Text under study:

WCTA Chlorothalonil Submission to Health Canada
May 30, 2016
Pest Management Regulatory Agency Health Canada
2720 Riverside Drive
Ottawa, Ontario K1A 0K9
Re: Amendment (REV2016-06) to the proposed re-evaluation decision (PRVD2011-14) regarding chlorothalonil
Dear Sir or Madam:
On behalf of the Western Canada Turfgrass Association (WCTA), allow this letter to serve as our response to the proposed re-evaluation decision regarding the active ingredient, chlorothalonil.
The WCTA is a 700+ member, not-for-profit industry organization representing professional turfgrass managers and the associated industry supply network in western Canada. Areas under the management of these professionals include beneficial greenspace infrastructure such as golf courses, sports fields, parks and other maintained turf spaces, along with sod farms.
As a professional industry organization, the WCTA has a longstanding track record of supporting and promoting the safe use of pesticides in our work environments through proven IPM practices and close cooperation with government regulatory bodies.
• In 2002, our organization partnered with the BC Ministry of Agriculture to publish the comprehensive resource, ‘IPM Guide for Turfgrass Managers’.
• Since 2002, the WCTA has acted as an official Credit Coordinator for Pesticide Applicator Certificate ‘Continuing Education Credits’ in British Columbia, currently tracking points for over 300 individuals and designing many annual educational offerings to include CEC’s toward maintaining an active pesticide applicator certificate.
• Our organization actively participates in the PMRA NOMULE committee helping represent the turf management industry.
• Since 2009, the WCTA has worked with the BC provincial government to craft Integrated Pest Management (IPM) legislation aimed at enhancing environmental protection.
• In 2009, the WCTA organized and chaired the national ‘Turf Industry Steering Committee’ in cooperation with the PMRA.
These ongoing efforts help ensure turf managers are well trained in all aspects of pesticide storage, handling, application and disposal, and are conscientious about choosing the appropriate product, proper equipment calibration, ensuring that applications reach target areas, and following specific label instructions with regards to the use of personal protective equipment, applying the correct rates and adhering to required re-entry intervals.
Chlorothalonil is used extensively around the world and, although the product has had an established history of safe and effective use for more than 45 years, the proposed amendment would restrict its use to a single yearly application for the control of snow mould. The proposed amendment will have a significant negative impact on the turfgrass management industry, in particular golf courses, whose business relies on the proper care and health of turf.
Based on participation, golf is the number one recreational activity in Canada with an estimated yearly participation of 5.7 – 6.0 million and direct spending of $19.7 billion. The golf industry contributes $2.8 billion to the province of British Columbia’s GDP, $2.4 billion in Alberta, another $446 million in Saskatchewan and 104,000 jobs across the three provinces. In addition, Swedish research from 2008 showed golfers are healthier and live longer than the average population.

Task: Decide whether each statement agrees with the letter, and answer yes or no with the deciding words from the letter: 1. The WCTA has more than 700 members. 2. The proposed amendment would allow two applications of chlorothalonil per year. 3. The WCTA organized and chaired the national ‘Turf Industry Steering Committee’ in 2002. The entries that come next have no connection to the letter.

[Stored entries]
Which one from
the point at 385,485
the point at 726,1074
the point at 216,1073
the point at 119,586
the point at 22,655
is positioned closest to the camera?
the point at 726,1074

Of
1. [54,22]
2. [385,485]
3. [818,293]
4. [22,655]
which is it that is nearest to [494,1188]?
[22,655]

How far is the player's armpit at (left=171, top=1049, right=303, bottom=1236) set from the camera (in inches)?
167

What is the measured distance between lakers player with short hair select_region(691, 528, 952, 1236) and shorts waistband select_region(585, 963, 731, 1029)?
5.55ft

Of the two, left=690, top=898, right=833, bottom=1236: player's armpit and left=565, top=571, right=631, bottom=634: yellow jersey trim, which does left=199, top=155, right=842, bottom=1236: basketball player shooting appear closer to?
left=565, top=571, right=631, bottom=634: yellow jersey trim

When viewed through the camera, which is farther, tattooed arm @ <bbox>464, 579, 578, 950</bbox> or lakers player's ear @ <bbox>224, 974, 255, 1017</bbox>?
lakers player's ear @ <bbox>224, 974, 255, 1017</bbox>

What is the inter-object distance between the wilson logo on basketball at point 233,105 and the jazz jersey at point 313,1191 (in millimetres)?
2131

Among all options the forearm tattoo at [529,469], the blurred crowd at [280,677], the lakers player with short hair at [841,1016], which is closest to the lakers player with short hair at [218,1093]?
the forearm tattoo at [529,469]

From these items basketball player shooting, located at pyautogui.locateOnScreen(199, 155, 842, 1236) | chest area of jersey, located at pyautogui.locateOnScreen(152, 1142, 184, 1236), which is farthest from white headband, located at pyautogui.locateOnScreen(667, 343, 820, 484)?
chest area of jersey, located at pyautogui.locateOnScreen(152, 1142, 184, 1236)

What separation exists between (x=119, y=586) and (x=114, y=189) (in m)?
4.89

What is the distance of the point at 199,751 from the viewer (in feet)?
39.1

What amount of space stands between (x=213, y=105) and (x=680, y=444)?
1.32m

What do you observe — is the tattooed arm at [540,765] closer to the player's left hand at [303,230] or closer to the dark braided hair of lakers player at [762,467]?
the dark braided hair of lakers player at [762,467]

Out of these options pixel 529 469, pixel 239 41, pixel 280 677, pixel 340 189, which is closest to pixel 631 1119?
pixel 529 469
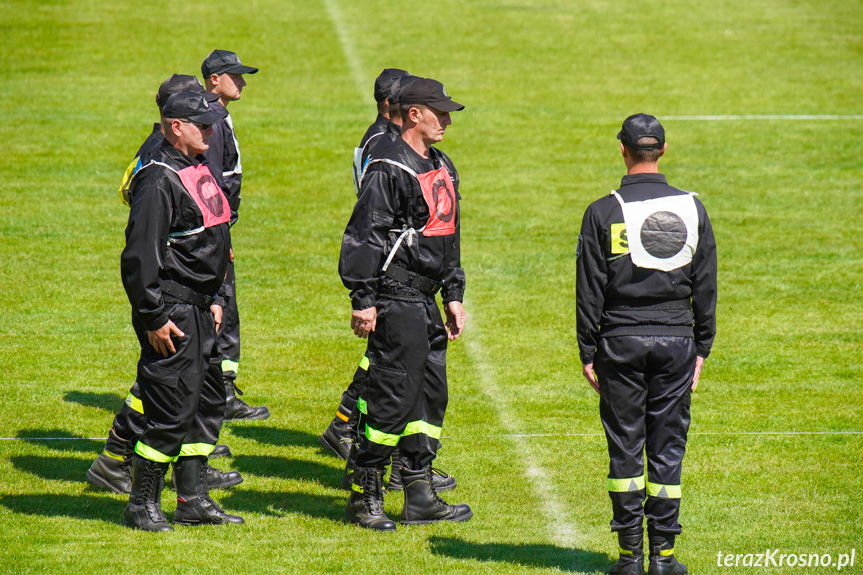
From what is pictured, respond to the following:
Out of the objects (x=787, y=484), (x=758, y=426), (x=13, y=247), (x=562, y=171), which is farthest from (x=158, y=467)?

Answer:
1. Yes: "The WCTA is a 700+ member, not-for-profit industry organization"
2. No: "the proposed amendment would restrict its use to a single yearly application for the control of snow mould"
3. No: "In 2009, the WCTA organized and chaired the national ‘Turf Industry Steering Committee’ in cooperation with the PMRA."